I’m not a big fan of the game, but I’m familiar with its mythology and I found its protagonist, Simon Belmont, a unique vampire hunter.  So I got curious about this new Castlevania animated series from Netflix and checked it out.  And, by Hellsing, it’s fantastic!

The featured main character of the series, however, is not Simon, but his ancestor, Trevor Belmont.  It’s because the series opted for Castlevania III: Dracula’s Curse as source material.  The four-episode debut season tells the story of how humanity earned the wrath of Dracula, prompting him to unleash Hell’s forces into the world, and how the apathetic Trevor’s visit to the city of Gresit, which is besieged by demons, stirred him to take upon himself to stand up for the people and save them from Dracula, while also meeting an unlikely ally secretly hidden below the catacombs of the city.
The first thing I noticed in its opening credits is that it’s written by Warren Ellis, one of the most prolific and talented comic book writers working today.  I was immediately optimistic and excited since, after all, this is the guy who created The Authority and Red (which has had two film adaptations) and who did really well with his runs in titles like Hellblazer, Iron Man, and Nextwave.  And, indeed, the writing of this show is topnotch.

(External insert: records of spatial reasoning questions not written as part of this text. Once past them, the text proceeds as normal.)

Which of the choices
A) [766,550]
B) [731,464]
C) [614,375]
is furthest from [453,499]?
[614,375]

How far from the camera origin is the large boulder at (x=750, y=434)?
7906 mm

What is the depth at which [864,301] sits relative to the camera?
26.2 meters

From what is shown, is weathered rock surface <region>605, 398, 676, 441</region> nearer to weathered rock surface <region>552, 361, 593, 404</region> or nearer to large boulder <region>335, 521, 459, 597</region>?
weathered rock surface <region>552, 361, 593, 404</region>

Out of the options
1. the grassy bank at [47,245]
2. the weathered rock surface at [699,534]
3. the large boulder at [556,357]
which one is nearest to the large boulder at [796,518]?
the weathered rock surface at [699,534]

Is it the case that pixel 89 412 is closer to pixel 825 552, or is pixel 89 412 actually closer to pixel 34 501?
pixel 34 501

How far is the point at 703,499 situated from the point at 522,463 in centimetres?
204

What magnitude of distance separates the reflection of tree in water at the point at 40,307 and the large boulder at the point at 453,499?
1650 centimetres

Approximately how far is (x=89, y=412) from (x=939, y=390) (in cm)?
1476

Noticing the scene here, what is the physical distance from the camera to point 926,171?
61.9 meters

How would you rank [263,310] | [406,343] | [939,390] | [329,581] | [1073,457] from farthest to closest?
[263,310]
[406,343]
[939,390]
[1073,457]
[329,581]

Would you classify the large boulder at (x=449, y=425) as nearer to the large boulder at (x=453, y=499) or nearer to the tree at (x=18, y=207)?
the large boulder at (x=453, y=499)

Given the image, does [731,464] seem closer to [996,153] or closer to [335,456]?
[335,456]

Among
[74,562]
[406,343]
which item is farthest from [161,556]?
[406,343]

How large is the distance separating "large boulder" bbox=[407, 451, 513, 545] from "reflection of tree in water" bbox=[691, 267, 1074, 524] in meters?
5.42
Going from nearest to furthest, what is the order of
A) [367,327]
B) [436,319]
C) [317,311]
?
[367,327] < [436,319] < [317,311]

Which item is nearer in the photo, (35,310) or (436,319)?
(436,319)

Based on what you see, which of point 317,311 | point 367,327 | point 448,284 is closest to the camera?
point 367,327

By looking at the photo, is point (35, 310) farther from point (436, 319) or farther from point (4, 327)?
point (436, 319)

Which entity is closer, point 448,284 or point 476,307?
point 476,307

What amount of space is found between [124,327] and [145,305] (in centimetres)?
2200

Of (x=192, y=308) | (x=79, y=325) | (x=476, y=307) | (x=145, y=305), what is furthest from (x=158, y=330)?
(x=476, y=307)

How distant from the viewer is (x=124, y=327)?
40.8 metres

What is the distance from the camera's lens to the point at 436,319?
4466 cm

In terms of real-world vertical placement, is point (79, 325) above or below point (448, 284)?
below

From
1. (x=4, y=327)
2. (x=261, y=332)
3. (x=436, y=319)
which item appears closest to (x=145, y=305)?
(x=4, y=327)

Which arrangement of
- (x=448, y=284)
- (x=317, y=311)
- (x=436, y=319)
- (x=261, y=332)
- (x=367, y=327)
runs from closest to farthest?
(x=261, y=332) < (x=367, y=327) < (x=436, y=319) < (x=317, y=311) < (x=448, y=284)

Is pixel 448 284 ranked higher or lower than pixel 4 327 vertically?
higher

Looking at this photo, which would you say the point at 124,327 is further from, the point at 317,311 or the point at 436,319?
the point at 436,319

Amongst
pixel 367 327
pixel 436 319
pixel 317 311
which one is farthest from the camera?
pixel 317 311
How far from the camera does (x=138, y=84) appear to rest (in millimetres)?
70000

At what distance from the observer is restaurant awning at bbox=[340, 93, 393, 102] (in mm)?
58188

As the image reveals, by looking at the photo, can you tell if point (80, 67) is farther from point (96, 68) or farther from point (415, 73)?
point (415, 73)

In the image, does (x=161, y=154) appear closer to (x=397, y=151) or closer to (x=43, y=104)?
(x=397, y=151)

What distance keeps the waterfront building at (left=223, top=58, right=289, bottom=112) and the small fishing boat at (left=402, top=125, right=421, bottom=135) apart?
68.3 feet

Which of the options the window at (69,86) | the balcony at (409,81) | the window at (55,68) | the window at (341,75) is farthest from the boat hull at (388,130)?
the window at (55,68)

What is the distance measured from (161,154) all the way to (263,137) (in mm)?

Castlevania is an adult-oriented cartoon.  It doesn’t shy away with the violence and dark themes.   It wouldn’t work any other way.  Hence, by understanding the demands of adapting such source material, it succeeds in being a very enjoyable animated show.
From the opening scene of the first episode, it’s immediately engrossing, and the complex characters, great pacing, and immersive storytelling then keep it that way until the final scene of the last episode.  The gothic atmosphere, the ever-present charm of a fantasy adventure, and cool action sequences also help in sustaining thrill and interest.  It even has a bit of Game of Thrones vibes going for it.

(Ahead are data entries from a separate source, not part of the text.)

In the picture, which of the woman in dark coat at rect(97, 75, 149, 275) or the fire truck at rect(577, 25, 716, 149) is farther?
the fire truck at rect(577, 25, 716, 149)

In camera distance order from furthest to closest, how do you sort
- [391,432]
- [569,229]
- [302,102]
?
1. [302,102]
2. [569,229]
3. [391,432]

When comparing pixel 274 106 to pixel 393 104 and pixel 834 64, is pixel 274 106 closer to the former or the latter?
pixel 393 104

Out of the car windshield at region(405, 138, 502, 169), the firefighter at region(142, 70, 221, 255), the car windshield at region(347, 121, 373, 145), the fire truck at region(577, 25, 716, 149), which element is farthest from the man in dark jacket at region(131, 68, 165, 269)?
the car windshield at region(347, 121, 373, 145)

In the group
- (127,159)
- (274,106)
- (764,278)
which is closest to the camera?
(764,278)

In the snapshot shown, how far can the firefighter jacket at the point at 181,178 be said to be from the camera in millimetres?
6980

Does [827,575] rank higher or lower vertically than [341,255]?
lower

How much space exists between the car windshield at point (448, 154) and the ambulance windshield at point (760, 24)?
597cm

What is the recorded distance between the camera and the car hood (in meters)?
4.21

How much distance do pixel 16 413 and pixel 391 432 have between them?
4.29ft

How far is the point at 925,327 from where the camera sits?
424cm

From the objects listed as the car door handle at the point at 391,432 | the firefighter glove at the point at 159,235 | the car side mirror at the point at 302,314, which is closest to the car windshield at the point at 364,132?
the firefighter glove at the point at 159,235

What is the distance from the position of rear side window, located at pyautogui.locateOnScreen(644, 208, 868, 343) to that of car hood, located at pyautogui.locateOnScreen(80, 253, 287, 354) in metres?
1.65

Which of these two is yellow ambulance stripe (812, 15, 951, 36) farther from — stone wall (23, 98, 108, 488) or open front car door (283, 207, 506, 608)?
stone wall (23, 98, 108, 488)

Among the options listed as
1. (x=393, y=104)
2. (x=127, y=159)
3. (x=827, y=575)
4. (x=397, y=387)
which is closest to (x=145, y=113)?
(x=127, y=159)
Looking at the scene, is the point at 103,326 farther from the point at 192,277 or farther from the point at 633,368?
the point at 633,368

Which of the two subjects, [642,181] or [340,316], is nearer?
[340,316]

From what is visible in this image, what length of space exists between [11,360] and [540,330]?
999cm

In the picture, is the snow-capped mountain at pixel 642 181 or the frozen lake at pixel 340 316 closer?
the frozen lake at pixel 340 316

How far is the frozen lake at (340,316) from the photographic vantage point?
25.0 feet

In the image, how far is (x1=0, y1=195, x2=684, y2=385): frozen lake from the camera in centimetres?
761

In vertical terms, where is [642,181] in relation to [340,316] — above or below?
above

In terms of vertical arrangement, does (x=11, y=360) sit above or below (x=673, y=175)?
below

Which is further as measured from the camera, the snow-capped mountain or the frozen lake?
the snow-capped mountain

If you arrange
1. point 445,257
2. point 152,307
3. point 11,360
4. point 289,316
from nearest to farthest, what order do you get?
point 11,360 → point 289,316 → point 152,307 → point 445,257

Meanwhile, the anime-inspired animation is excellent.  Its aesthetics and feel remind me of the gem Vampire Hunter D: Bloodlust.  It’s a perfect visual medium for its premise and plot.  In addition, the sound design is effectively complementary to it.
My only problem with Castlevania is its too short.  Again, it’s only four episodes long.  With each episode only around 20 minutes, the entire season is watchable in one sitting.  I would have preferred if all episodes of the series have been finished first before being released instead of doing a four-episode debut season.  This only leaves a feeling of “wanting for more and being disappointed that there won’t be more for a long time”, which is quite annoying.

In other words, Castlevania gratifies with quality, but dissatisfies with quantity.

Between this and Voltron: Legendary Defender, Netflix has been nailing it with original animated series and I believe they should do more.